Without including any images, repeat the data exactly.

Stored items
▼
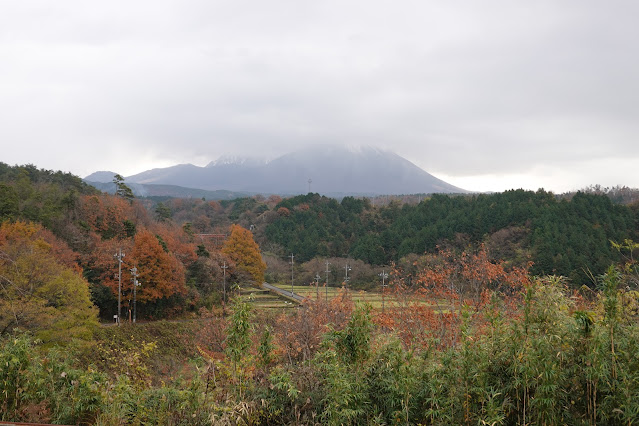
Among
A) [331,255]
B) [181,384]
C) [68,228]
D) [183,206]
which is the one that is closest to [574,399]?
[181,384]

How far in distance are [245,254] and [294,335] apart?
27.1 meters

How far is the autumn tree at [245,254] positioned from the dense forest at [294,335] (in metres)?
0.17

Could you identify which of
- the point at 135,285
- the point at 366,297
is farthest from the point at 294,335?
the point at 366,297

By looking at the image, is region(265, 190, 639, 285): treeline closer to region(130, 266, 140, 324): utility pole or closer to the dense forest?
the dense forest

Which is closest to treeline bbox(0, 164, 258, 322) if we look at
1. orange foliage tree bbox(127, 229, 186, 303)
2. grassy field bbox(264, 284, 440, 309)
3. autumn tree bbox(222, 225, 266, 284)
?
orange foliage tree bbox(127, 229, 186, 303)

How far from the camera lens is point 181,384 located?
426 cm

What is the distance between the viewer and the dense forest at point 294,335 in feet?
9.87

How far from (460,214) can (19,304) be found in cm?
4355

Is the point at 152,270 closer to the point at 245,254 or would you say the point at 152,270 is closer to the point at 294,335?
the point at 245,254

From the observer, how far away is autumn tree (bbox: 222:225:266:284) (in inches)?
1372

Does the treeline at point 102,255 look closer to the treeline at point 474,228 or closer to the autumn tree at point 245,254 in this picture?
the autumn tree at point 245,254

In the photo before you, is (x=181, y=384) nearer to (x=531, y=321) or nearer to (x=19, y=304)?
(x=531, y=321)

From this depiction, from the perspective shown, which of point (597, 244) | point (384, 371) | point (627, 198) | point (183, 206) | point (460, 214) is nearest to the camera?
point (384, 371)

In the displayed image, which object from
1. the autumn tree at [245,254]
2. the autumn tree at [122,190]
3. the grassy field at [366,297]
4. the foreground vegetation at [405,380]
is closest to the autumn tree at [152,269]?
the grassy field at [366,297]
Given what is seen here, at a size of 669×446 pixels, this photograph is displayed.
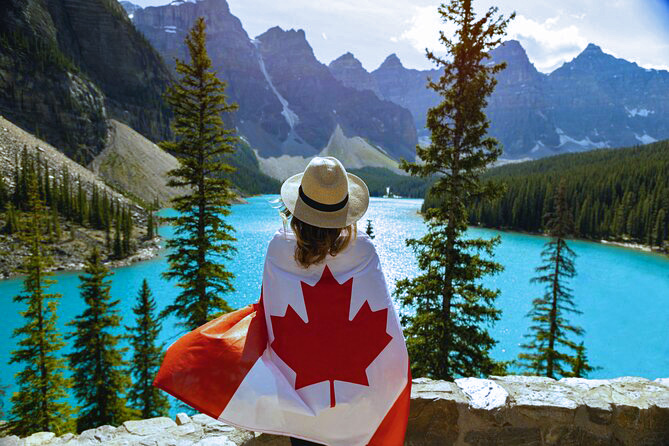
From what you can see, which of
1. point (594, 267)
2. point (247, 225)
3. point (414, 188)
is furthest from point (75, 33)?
point (594, 267)

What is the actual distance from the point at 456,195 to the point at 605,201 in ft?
278

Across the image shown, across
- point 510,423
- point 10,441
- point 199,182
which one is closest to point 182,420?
point 10,441

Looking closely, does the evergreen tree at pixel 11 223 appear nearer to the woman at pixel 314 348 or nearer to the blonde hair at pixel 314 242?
the woman at pixel 314 348

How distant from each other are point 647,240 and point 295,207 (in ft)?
271

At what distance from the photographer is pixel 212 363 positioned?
232 cm

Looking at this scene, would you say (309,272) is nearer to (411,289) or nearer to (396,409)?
(396,409)

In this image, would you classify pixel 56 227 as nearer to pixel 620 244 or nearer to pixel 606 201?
pixel 620 244

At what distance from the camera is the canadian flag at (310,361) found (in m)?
2.21

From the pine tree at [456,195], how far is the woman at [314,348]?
976 cm

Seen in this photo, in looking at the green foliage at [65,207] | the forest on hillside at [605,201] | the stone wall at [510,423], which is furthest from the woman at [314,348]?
the forest on hillside at [605,201]

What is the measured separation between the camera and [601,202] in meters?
78.4

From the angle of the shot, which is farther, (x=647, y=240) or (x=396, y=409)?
(x=647, y=240)

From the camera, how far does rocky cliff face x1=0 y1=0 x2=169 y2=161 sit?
8706cm

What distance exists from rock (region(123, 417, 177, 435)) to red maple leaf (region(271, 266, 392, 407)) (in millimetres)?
2052
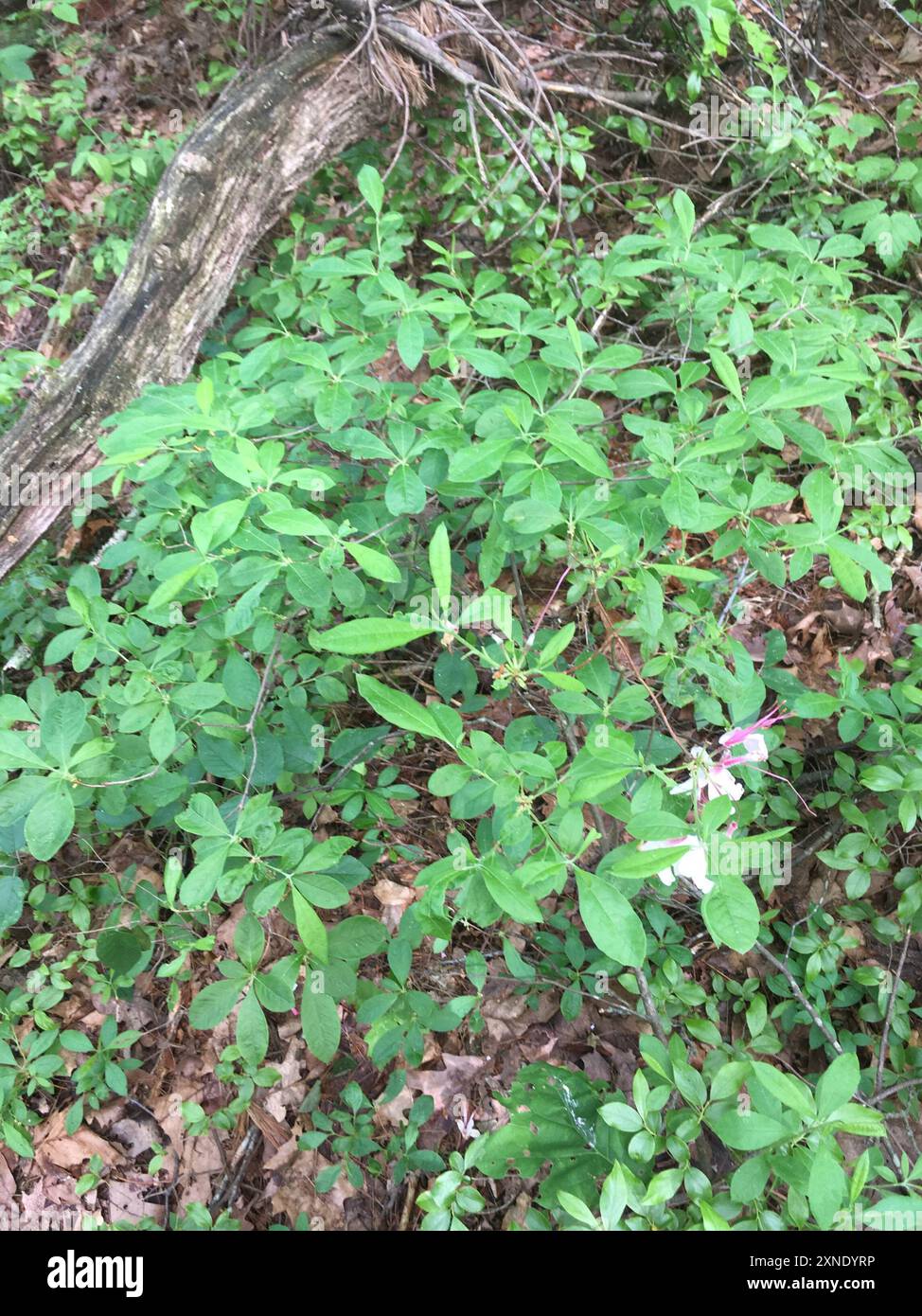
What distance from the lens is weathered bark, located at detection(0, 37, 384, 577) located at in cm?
▲
* [OUTPUT FOR THIS TASK]
Among
A) [331,255]
B) [181,384]
C) [68,228]
D) [183,206]
which is the one that is closest to [574,399]?
[181,384]

How far in distance are [245,254] and [294,335] apart?
27.1 meters

How far is the autumn tree at [245,254] positioned from the dense forest at [294,335] (in metres)?
0.17

Could you identify which of
- the point at 135,285
- the point at 366,297
is farthest from the point at 294,335?
the point at 366,297

By looking at the image, is region(265, 190, 639, 285): treeline closer to region(130, 266, 140, 324): utility pole or closer to the dense forest?
the dense forest

Which is closest to treeline bbox(0, 164, 258, 322) if we look at
1. orange foliage tree bbox(127, 229, 186, 303)
2. grassy field bbox(264, 284, 440, 309)
3. autumn tree bbox(222, 225, 266, 284)
?
orange foliage tree bbox(127, 229, 186, 303)

How far from the camera lens is point 181,384 located?
426 cm

What is the distance between the viewer and the dense forest at point 294,335 in feet?
9.87

How far from (460,214) can (19,304) be found in cm?
4355

Is the point at 152,270 closer to the point at 245,254 or would you say the point at 152,270 is closer to the point at 294,335?
the point at 245,254

From the observer, how far away is autumn tree (bbox: 222:225:266:284) (in inches)?
1372

Does the treeline at point 102,255 look closer to the treeline at point 474,228 or closer to the autumn tree at point 245,254 in this picture?
the autumn tree at point 245,254

In the photo before you, is (x=181, y=384) nearer to (x=531, y=321) or nearer to (x=19, y=304)?
(x=531, y=321)

From this depiction, from the perspective shown, which of point (597, 244) | point (384, 371) | point (627, 198) | point (183, 206) | point (460, 214) is nearest to the camera?
point (384, 371)

In the displayed image, which object from
1. the autumn tree at [245,254]
2. the autumn tree at [122,190]
3. the grassy field at [366,297]
4. the foreground vegetation at [405,380]
is closest to the autumn tree at [152,269]?
the grassy field at [366,297]
Given what is seen here, at a size of 669×446 pixels, this photograph is displayed.
From what you can see, which of
1. point (594, 267)
2. point (247, 225)
3. point (414, 188)
is furthest from point (75, 33)?
point (594, 267)

What is the actual distance from the point at 456,195 to the point at 605,201 in ft?
278

Across the image shown, across
- point 510,423
- point 10,441
- point 199,182
which one is closest to point 182,420?
point 10,441

Looking closely, does the evergreen tree at pixel 11 223 appear nearer to the woman at pixel 314 348 or nearer to the blonde hair at pixel 314 242?
the woman at pixel 314 348

How distant from each other are point 647,240 and point 295,207 (in ft)?
271

At what distance from the photographer is pixel 212 363 positioned?
232 cm

Looking at this scene, would you say (309,272) is nearer to (411,289) or nearer to (396,409)?
(396,409)

In this image, would you classify pixel 56 227 as nearer to pixel 620 244 or nearer to pixel 606 201?
pixel 620 244

At what distance from the camera is the canadian flag at (310,361) found (in m)?
2.21

From the pine tree at [456,195], how far is the woman at [314,348]?
976 cm

Seen in this photo, in looking at the green foliage at [65,207] | the forest on hillside at [605,201] | the stone wall at [510,423], which is furthest from the woman at [314,348]?
the forest on hillside at [605,201]

What is the measured separation between the camera and [601,202] in meters?
78.4

From the angle of the shot, which is farther, (x=647, y=240) or (x=396, y=409)?
(x=647, y=240)

From the camera, how far does rocky cliff face x1=0 y1=0 x2=169 y2=161 sit?
8706cm

What distance exists from rock (region(123, 417, 177, 435)) to red maple leaf (region(271, 266, 392, 407)) (in millimetres)?
2052
What distance from the lens is weathered bark, located at detection(0, 37, 384, 577) located at in cm?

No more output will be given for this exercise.